The Younger Dryas Event and Possible Re-creation

The other possibility? Extreme cooling. 

Between 12,800 to 11,500 years ago during the Pleistocene epoch, the earth was in a period of warming, so many glaciers began to melt, as they are now. A huge glacier off of Greenland melted in this wave, but as glacier water is freshwater, meaning it is less dense than salt water, it sat atop the other water. 

Ocean currents are immensely complicated and are thus hard to predict, but the result of this melt was that the freshwater acted as a plug on the Atlantic Ocean’s thermohaline cycle. “Weather is dependent upon how the oceans move warm wet air around and an increase in melt water interferes with the thermohaline cycle,” explained Williamson.

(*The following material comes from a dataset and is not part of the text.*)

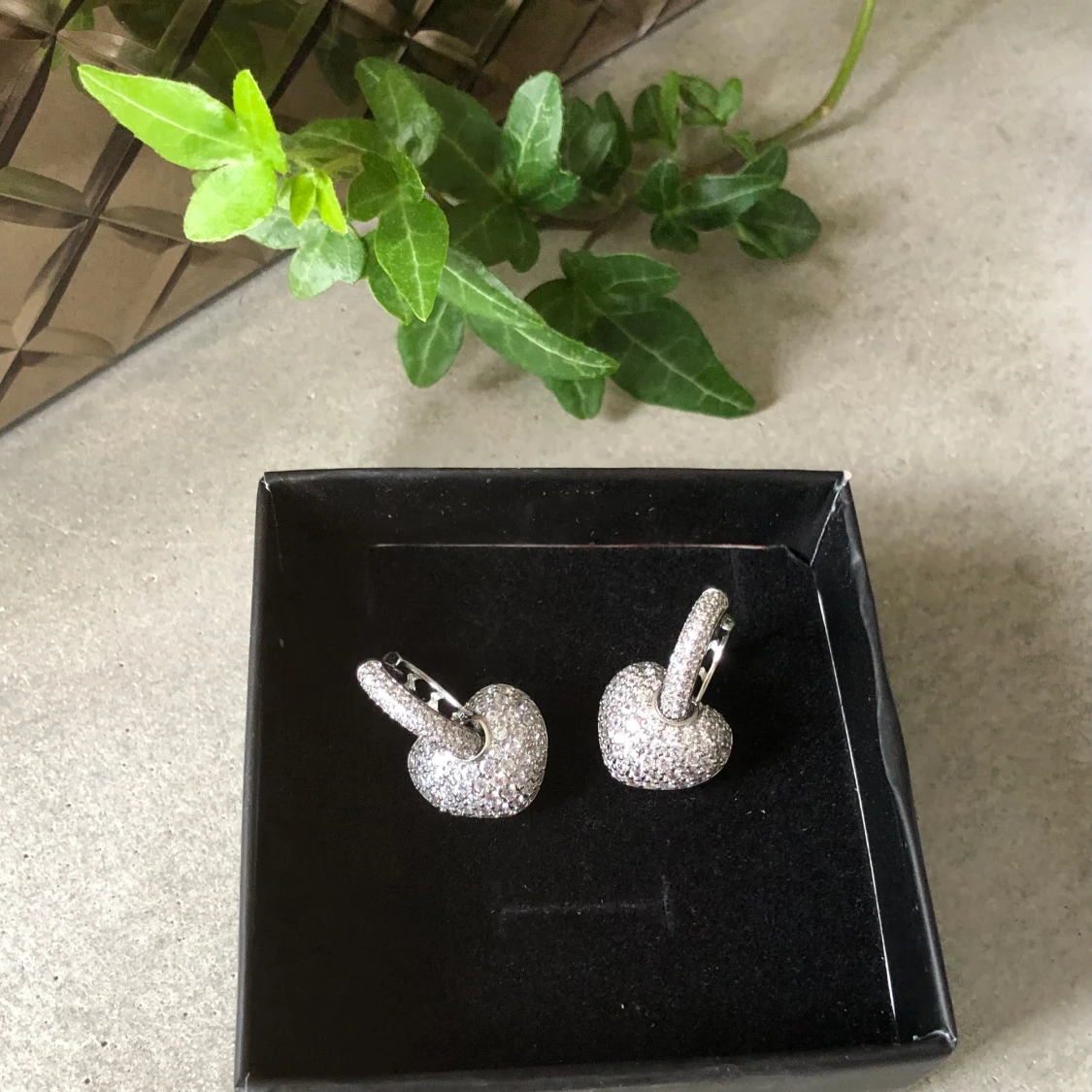 Silverörhängen med kristaller  - 92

Normally the current would bring warm, moist air to Northern Europe, “which is why the UK is temperate while London is on a similar latitude to Anchorage,” said Williamson. This warm air wasn’t making it past the plug, which allowed for glaciers to advance from the North. Essentially, the microclimate of the UK was transformed into that of Alaska. Until this melt was dispersed, which took a couple hundred years, the North American and Northern Europe experienced a rapid decline in temperatures, which resulted in glaciers advancing southwards. Once the currents had returned to their prior state, the initial warming resumed.

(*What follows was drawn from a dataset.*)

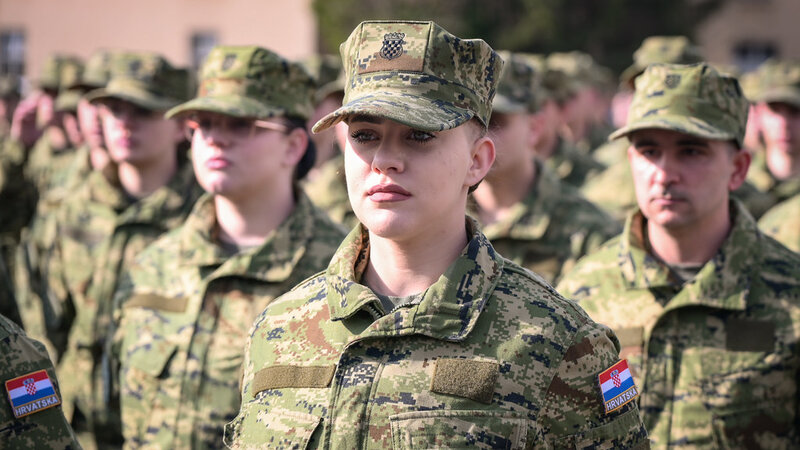 Xorvatiya ordusu çağırış əsasında ilk əsgərlərini qəbul etdi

As the increase in global temperatures continues to melt glaciers, a re-creation of the Younger Dryas Event seems to be a possibility, depending upon the rate at which glaciers melt and the variability of oceanic currents. In this case, the warming we are experiencing would slow, but we could be faced with the challenge of glaciers quickly advancing into Northern Europe and North America. The agricultural industry on these continents could shut down for a couple hundred years, placing a huge strain on global food sources. 

The glaciers would be expected to advance all through Canada and into parts of Washington, so Portland’s microclimate could become a cold tundra. Think snowy barren land, cold winds between -34 to -6 degrees celsius, mountain goats, arctic foxes, musk oxen, snow geese, and low-lying plants and insects with a brief bloom of wildflowers in the summer. 

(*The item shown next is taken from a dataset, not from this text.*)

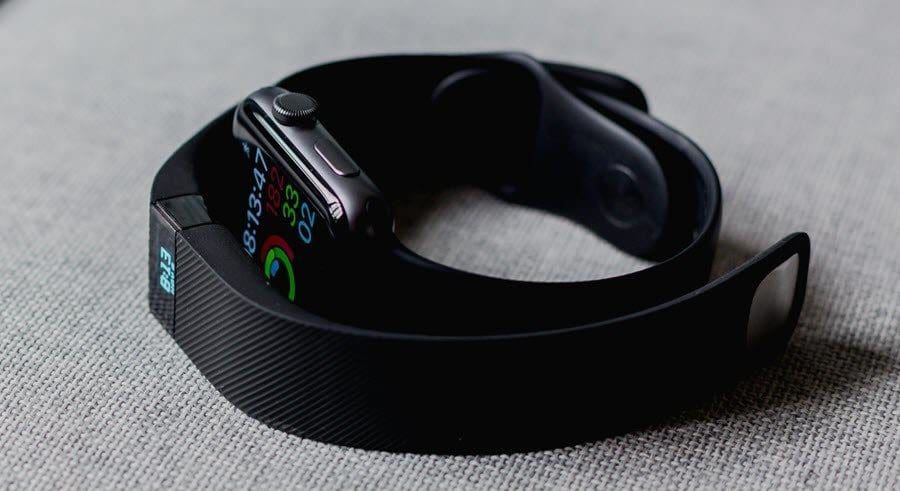 Smartwatch vs Fitness Tracker Which Is the Best for You 4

It may be that atmospheric carbon dioxide concentrations are high enough to keep the glaciers at bay, so we might only see a slight southward drift. Much about this possibility has yet to be determined.

 A Final Thought

Either way, the possibilities are a daunting reality. So please, keep this in mind as you go about your day and make environmentally conscientious choices. It’s our Portland, our Oregon, our planet, and the only one we’ve got. Let’s take good care.